Special Populations: Renal Impairment, Hepatic Impairment, Elderly, Paediatrics

Standard pharmacokinetic parameters derived from healthy adult volunteers may be profoundly altered in special populations. Prescribing without considering these differences is a major source of preventable adverse drug events. Four key populations require systematic pharmacokinetic consideration: renal impairment, hepatic impairment, the elderly, and paediatrics.

Renal impairment reduces the clearance of renally eliminated drugs in proportion to the decline in GFR. The dose adjustment factor is: dose fraction = (CL in renal failure / CL normal) = (fu × GFR_patient / fu × GFR_normal) for drugs cleared by filtration alone. In practice, dose adjustments are made using published nomograms or dosing equations. The critical drugs requiring renal dose adjustment include: aminoglycosides (reduce dose or extend interval), vancomycin (reduce dose and extend interval), digoxin (reduce dose), metformin (reduce at eGFR <45, stop at <30), lithium (reduce dose, increase monitoring), NSAIDs (avoid at eGFR <30 — risk of further reduction and hyperkalaemia), direct oral anticoagulants (dabigatran contraindicated at eGFR <30; apixaban/rivaroxaban dose adjustments per datasheet), and gabapentin/pregabalin. Renal impairment also affects protein binding (albumin lower, uraemic toxins displace acidic drugs) and Vd (oedema increases Vd of water-soluble drugs, increasing loading dose requirements).

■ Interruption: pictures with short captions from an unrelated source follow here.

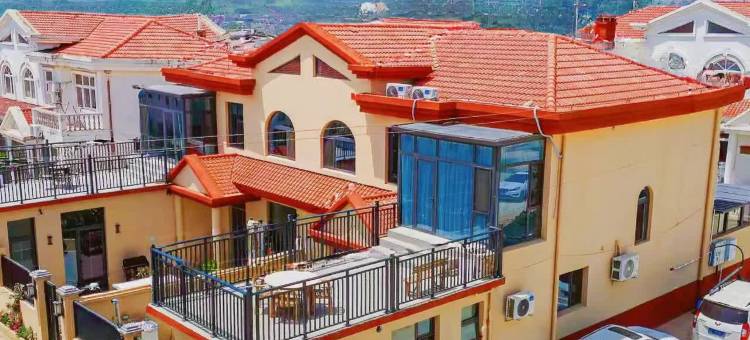 Slowly海岸·日照墅海民宿 (日照海滨国家森林公园店)图片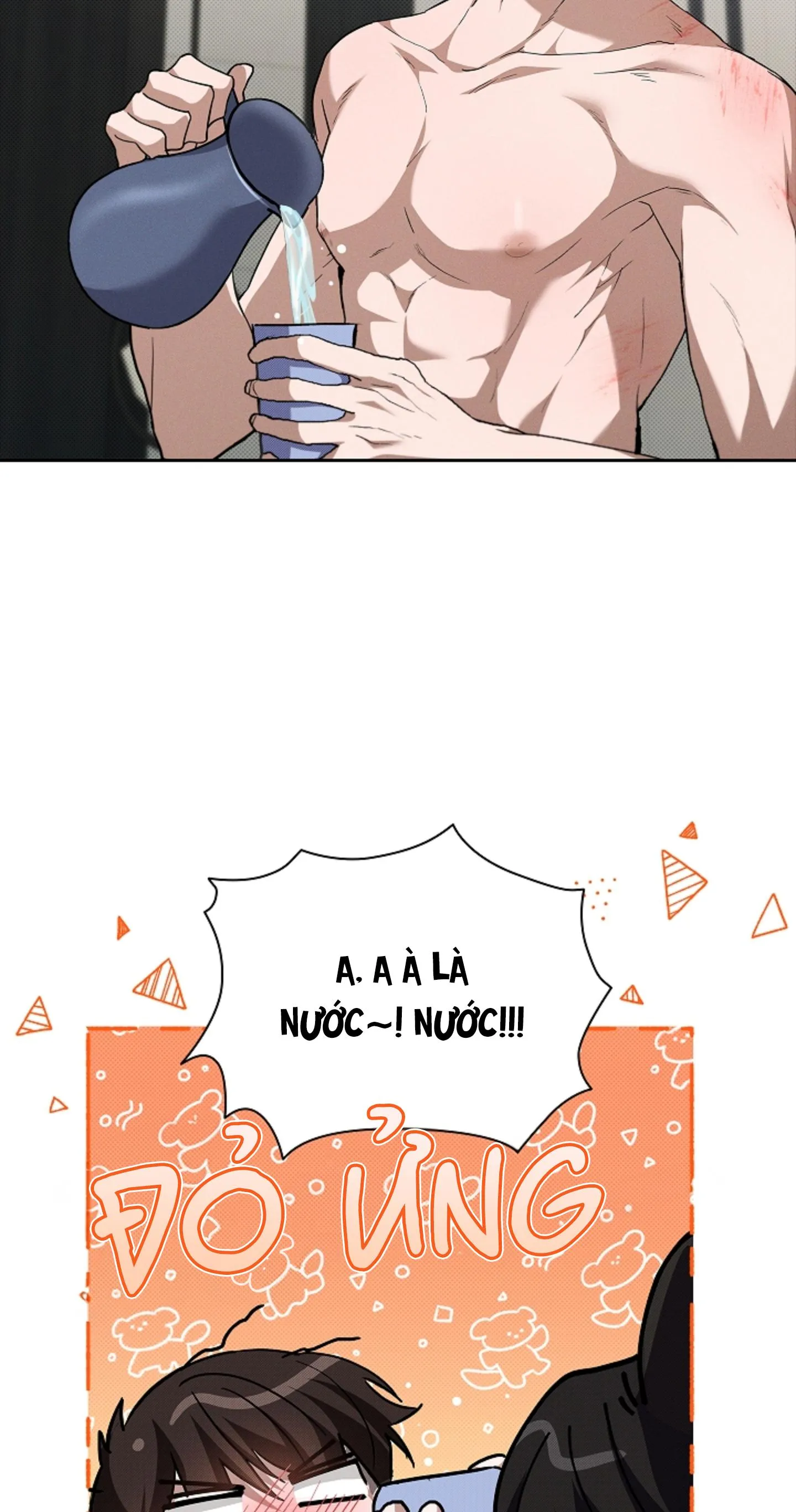 ĐỪNG ĐỘNG VÀO CÚN CON! Chapter 26 Trang 45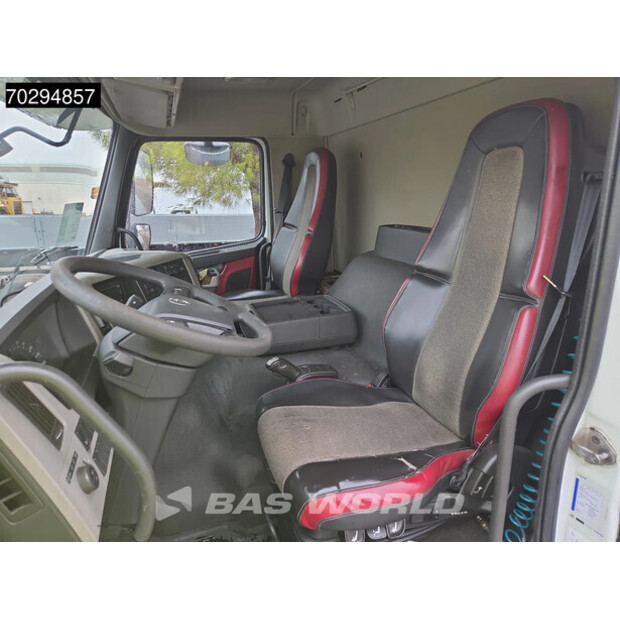 2015 Volvo FM 330-45325862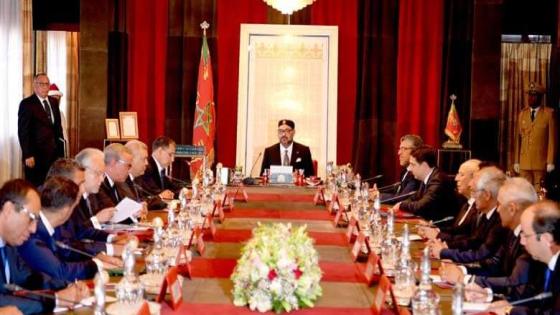 عاجل.. الملك يعطي تعليماته بتجنيد 10 آلاف عنصر هذه السنة و15 ألف السنة القادمة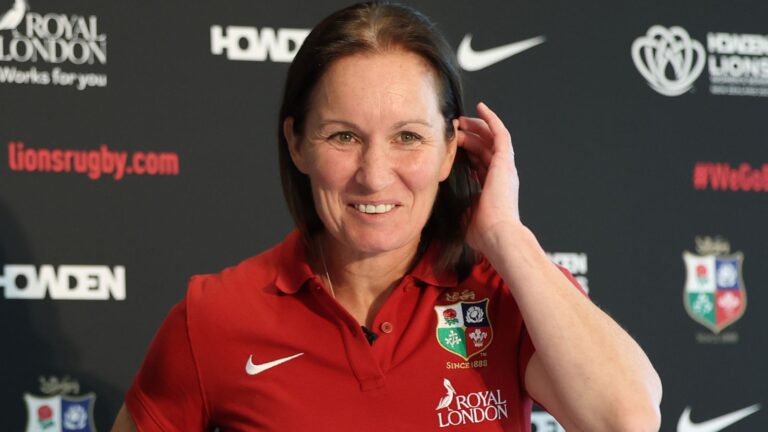 British and Irish Lions: Head coach Jo Yapp says says all four nations will comprise squad for inaugural tour of New Zealand | Rugby Union News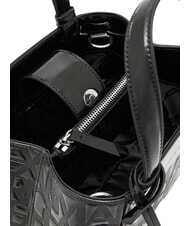 ARMANI EXCHANGE LIZ Geantă mini cu curea de umăr negru - Genți femei - 5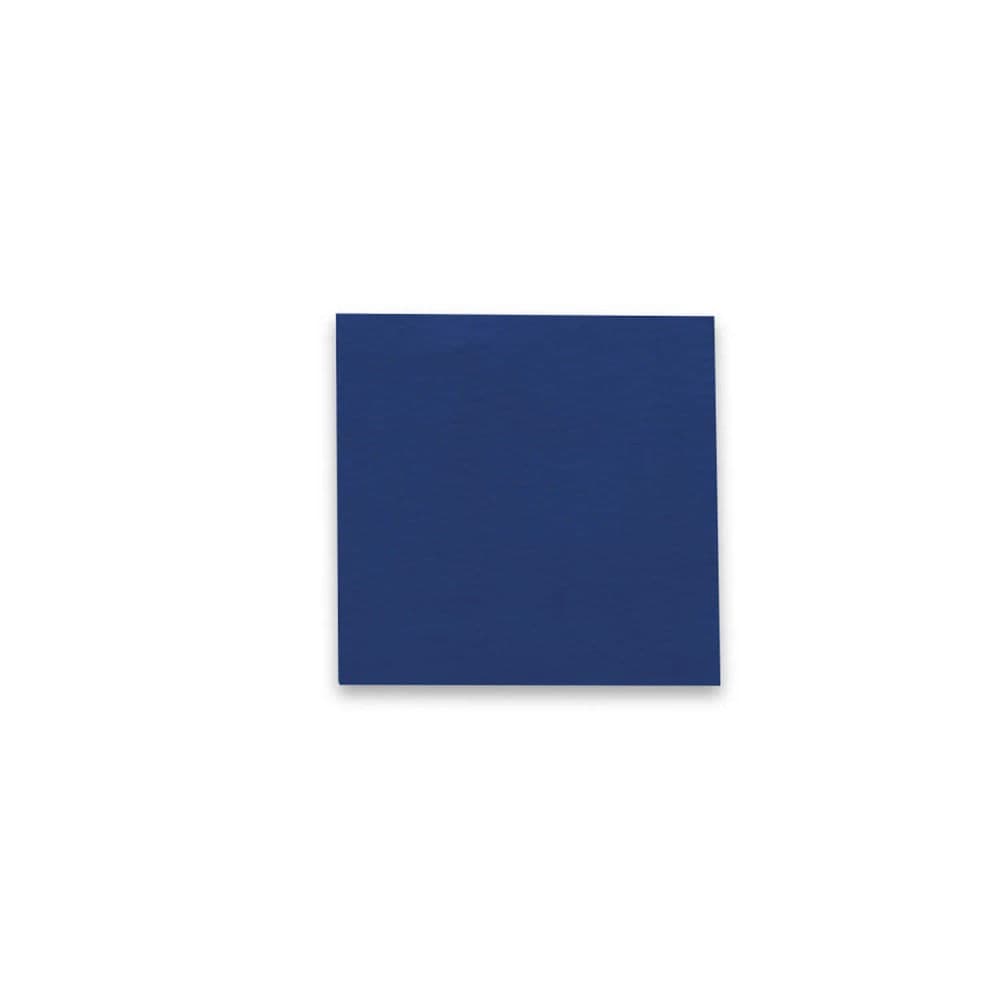 Guardanapo de Papel 20cm Azul Escuro - Bello Festas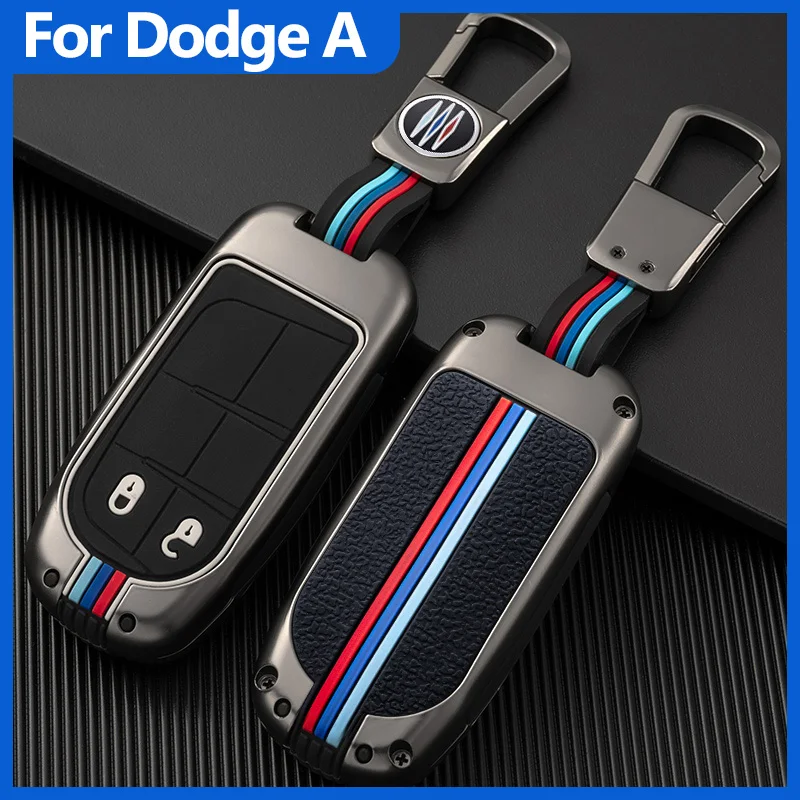 

Чехол для автомобильного ключа для Jeep Renegade Compass Grand Cherokee Chrysler 300C Wrangler для Dodge FOB аксессуары для дистанционного управления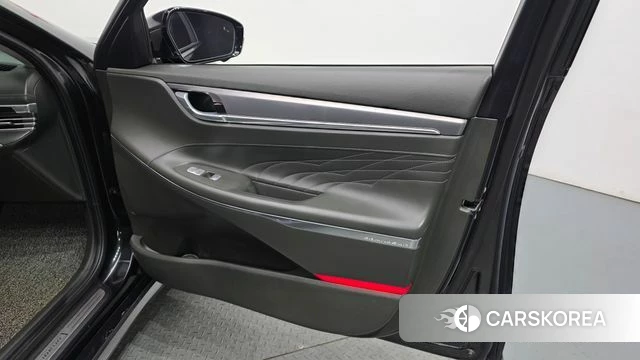 Hyundai The New Grandeur IG id 4424278 из Кореи 16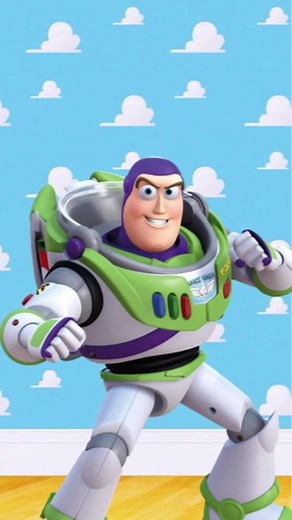 Invitación Animada de Cumpleaños para Axel - Toy Story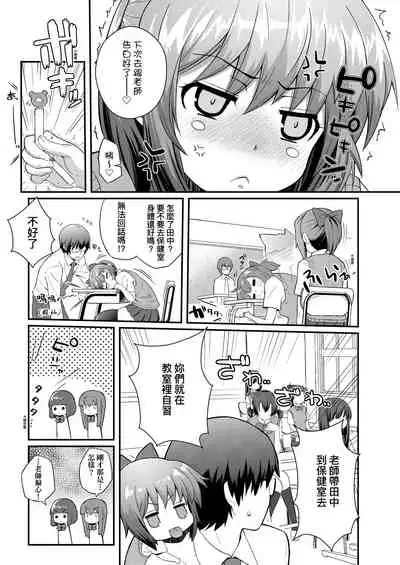 Hen na Ko demo Ii desu ka? | 奇怪的處女也沒關係是嗎？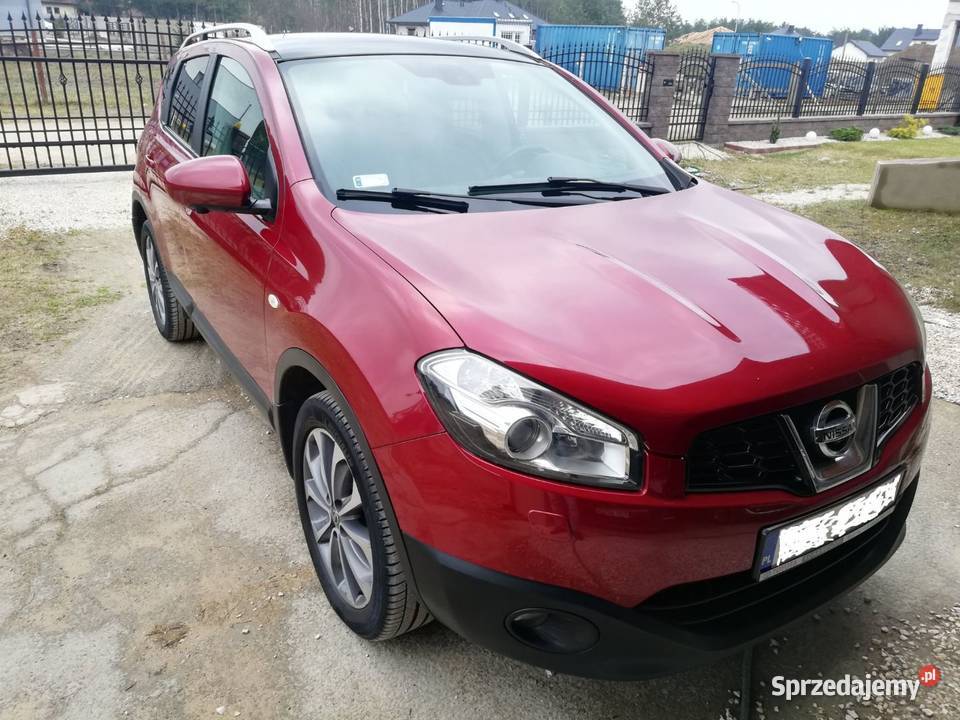 Nissan Qasqhai 2013r przebieg 233000 silnik 20 Ostrowiec Świętokrzyski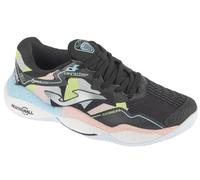 Joma Smash Lady Padel Shoes, Negro, 39 EU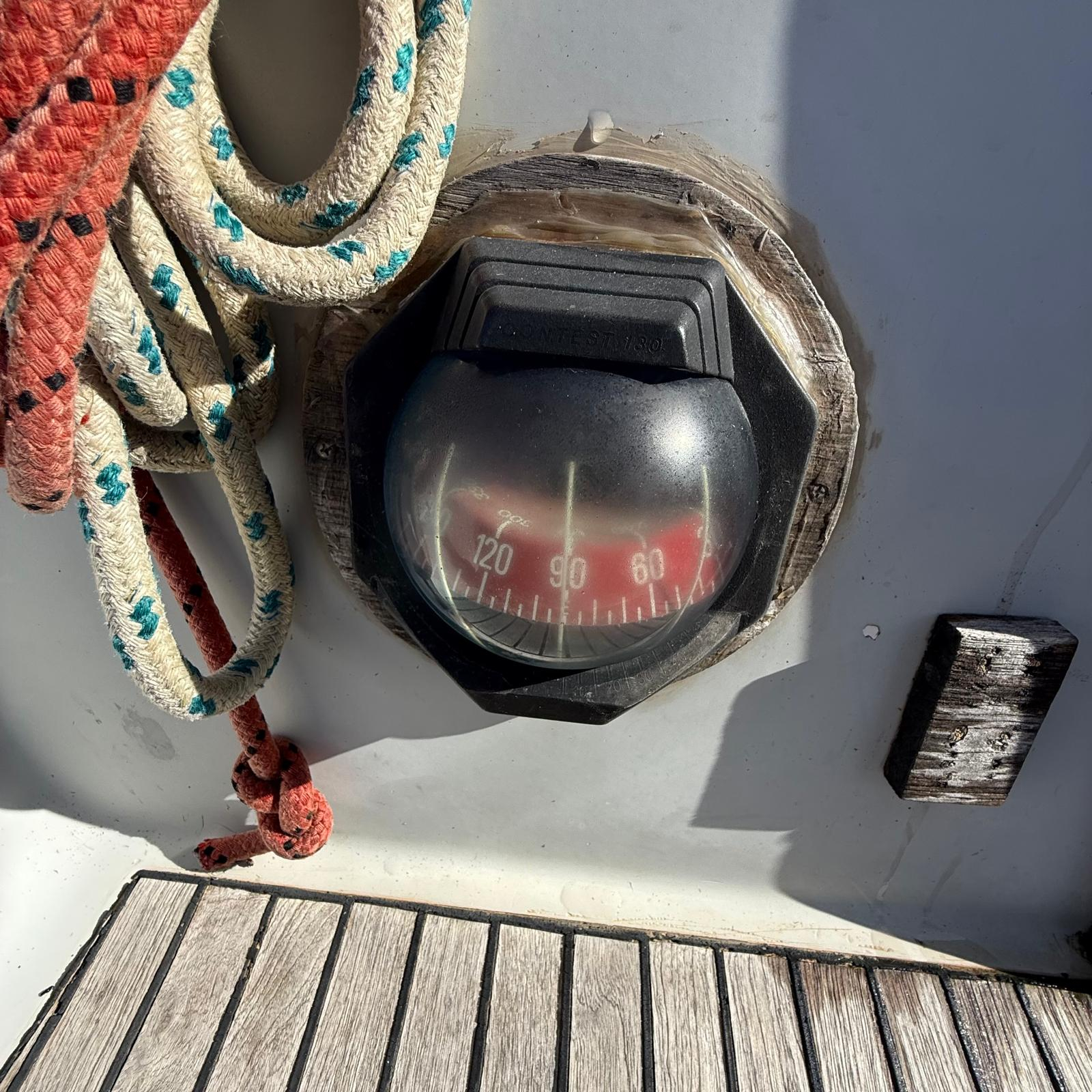 1985 Comar Comet 1050 te koop (photo 33)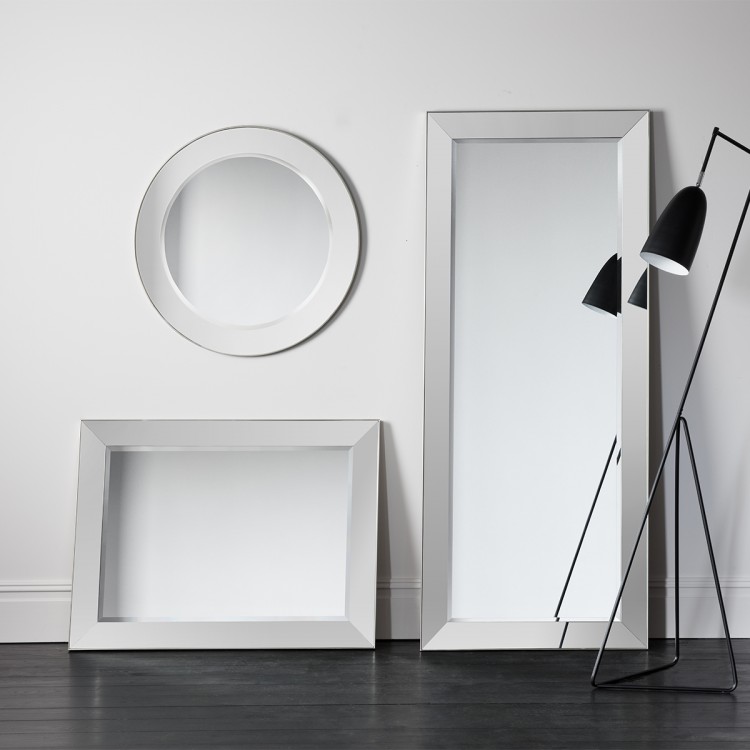 Bertoni Rectangle Mirror | Style Our Home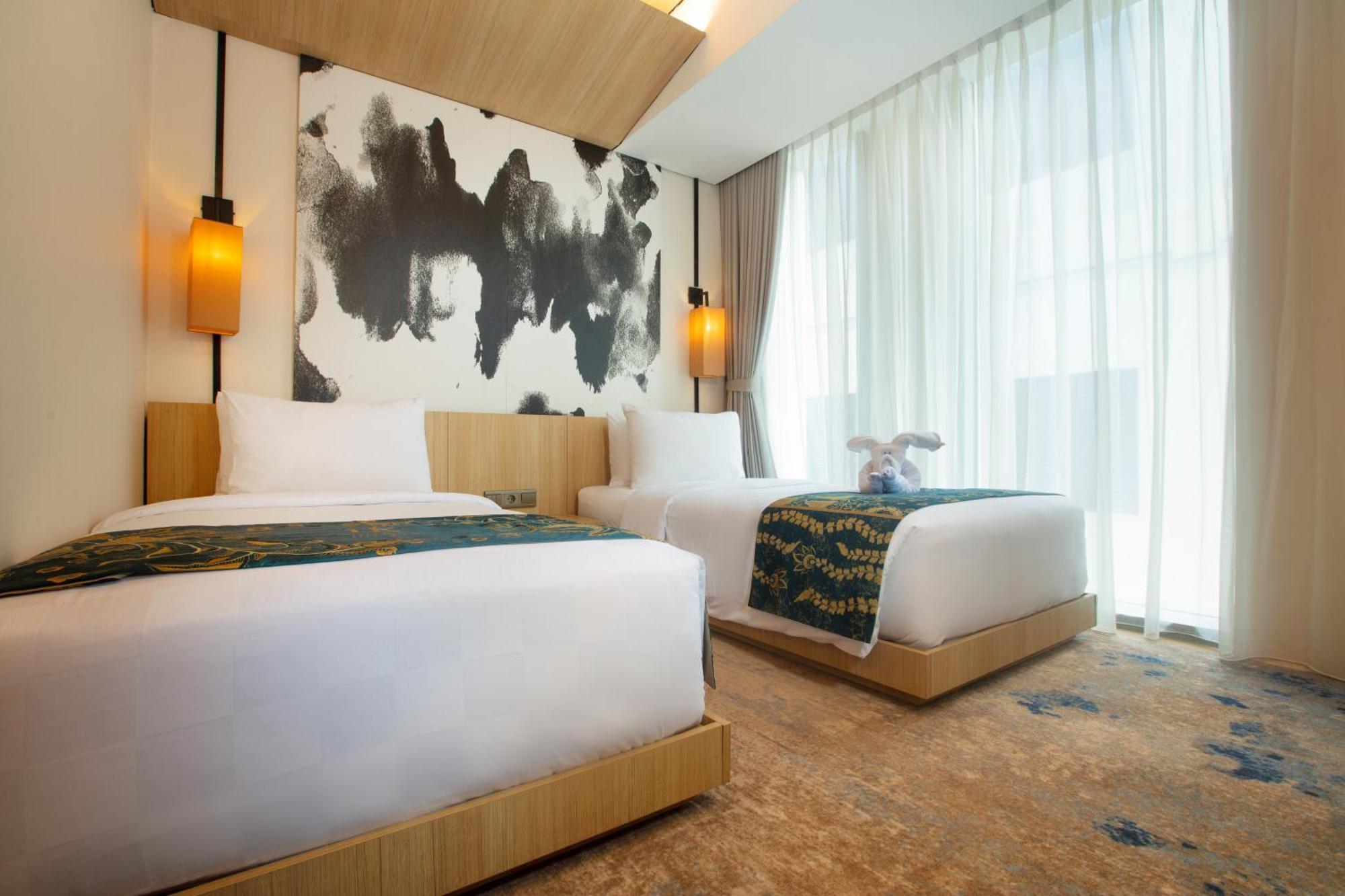 Louis Kienne Cikarang Hotel & Service Apartment Бекасі Екстер'єр фото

Hepatic impairment is more complex to manage because no single test predicts hepatic drug metabolism capacity analogous to eGFR for renal function. The Child-Pugh score (incorporating bilirubin, albumin, prothrombin time, ascites, and encephalopathy) stratifies liver disease into Child-Pugh A (mild), B (moderate), and C (severe). Drug manufacturer datasheets provide guidance based on these classes. Hepatic impairment reduces CYP enzyme activity, glucuronidation, and sulfation capacity, decreasing clearance of high-extraction and capacity-limited drugs. Additionally, porto-systemic shunting in cirrhosis increases oral bioavailability of high-extraction drugs (morphine, propranolol) because gut-absorbed drug bypasses the liver. Hypoalbuminaemia increases free fraction of highly protein-bound drugs. Avoid NSAIDs (risk of hepatorenal syndrome), aminoglycosides (increased nephrotoxicity), and opioids (increased CNS sensitivity and reduced metabolism). The MELD score is increasingly used in clinical practice for prognosis.

Pharmacokinetics in the elderly (>65 years) is governed by physiological changes accompanying ageing: reduced GFR (CKD-EPI overestimates GFR in older patients — use Cockcroft-Gault for dose adjustment), reduced hepatic blood flow (↓ clearance of high-extraction drugs), reduced hepatic mass and CYP activity (↓ first-pass, ↑ oral bioavailability of high-extraction drugs), reduced albumin (↑ free fraction of acidic drugs), reduced body water (↑ Cp of water-soluble drugs for same dose), increased body fat (↑ Vd and prolonged t½ of lipophilic drugs — benzodiazepines, amiodarone), and reduced GI motility (slowed absorption). The STOPP/START criteria and Beers Criteria identify potentially inappropriate medicines in the elderly. In NZ, this is relevant to reducing falls risk (benzodiazepines, anticholinergics, opioids) and avoiding anticholinergic burden.

Paediatric pharmacokinetics are not simply scaled adult values. Neonates and infants differ fundamentally: reduced GFR (reaches adult values by 6–12 months), immature CYP enzymes (CYP3A4 and CYP2D6 mature by 3–12 months; CYP1A2 by 4 months), reduced albumin and protein binding in neonates, higher total body water as a proportion of weight (↑ Vd for water-soluble drugs), and reduced fat stores in neonates. Doses are typically expressed per kilogram, but the relationship is not linear — allometric scaling (dose ∝ weight^0.75) better describes clearance across the paediatric age range. Critical paediatric drug issues include: chloramphenicol grey baby syndrome (immature glucuronidation), morphine sensitivity in neonates (immature blood-brain barrier and CYP3A4), and codeine toxicity risk in ultra-rapid CYP2D6 metabolisers (Medsafe contraindicated codeine in children under 12 following deaths).